▸ **Input**:
==============================

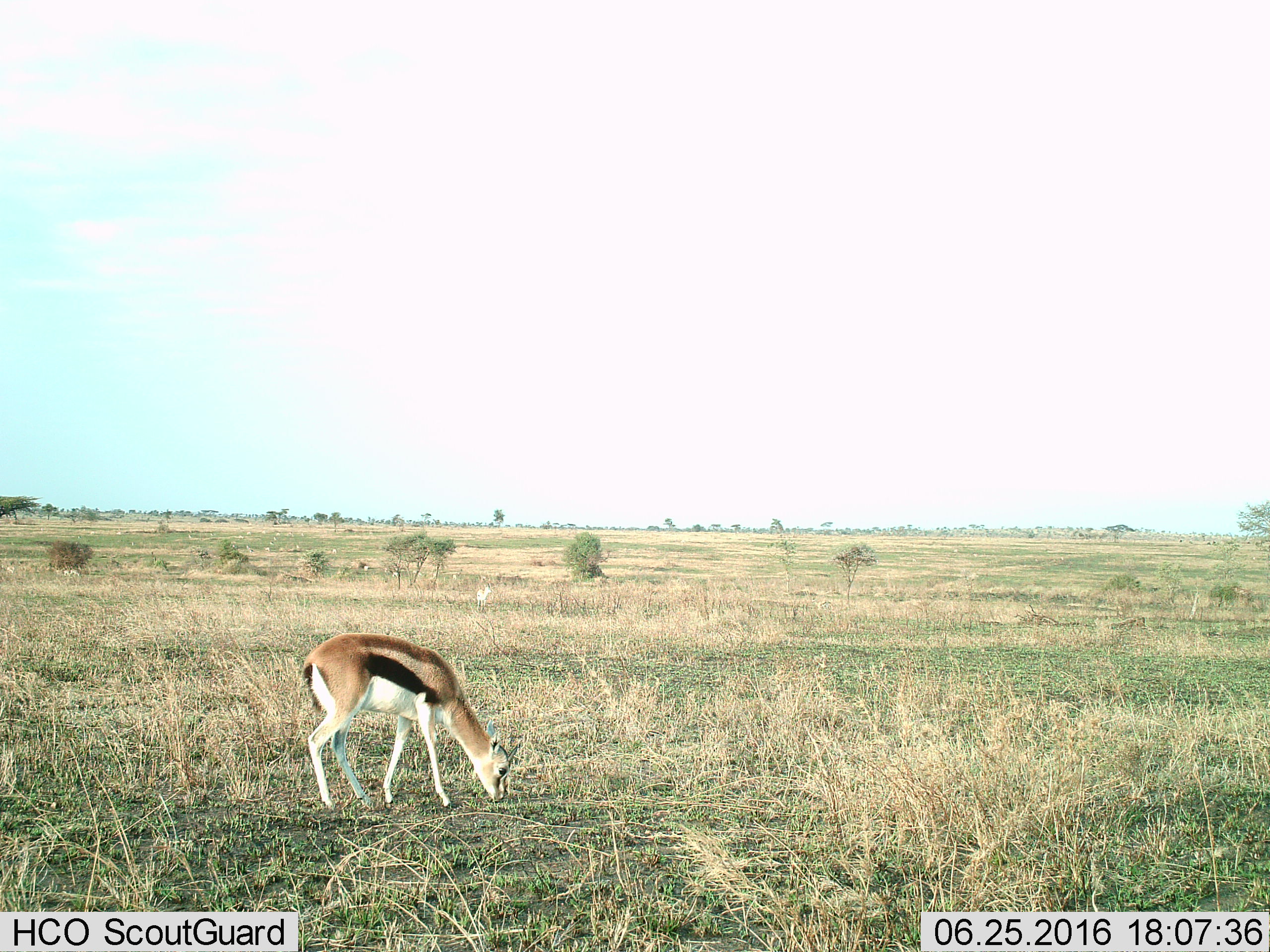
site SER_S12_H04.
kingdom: Animalia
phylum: Chordata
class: Mammalia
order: Artiodactyla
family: Bovidae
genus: Eudorcas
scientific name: Eudorcas thomsonii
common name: thomson's gazelle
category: gazellethomsons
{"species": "gazellethomsons (thomson's gazelle) (Eudorcas thomsonii)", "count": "1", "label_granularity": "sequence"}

==============================

▸ **Your instructions**: Among the lines above, show every one that contains the string "gazellethomsons".

▸ **Answer box**:
category: gazellethomsons
{"species": "gazellethomsons (thomson's gazelle) (Eudorcas thomsonii)", "count": "1", "label_granularity": "sequence"}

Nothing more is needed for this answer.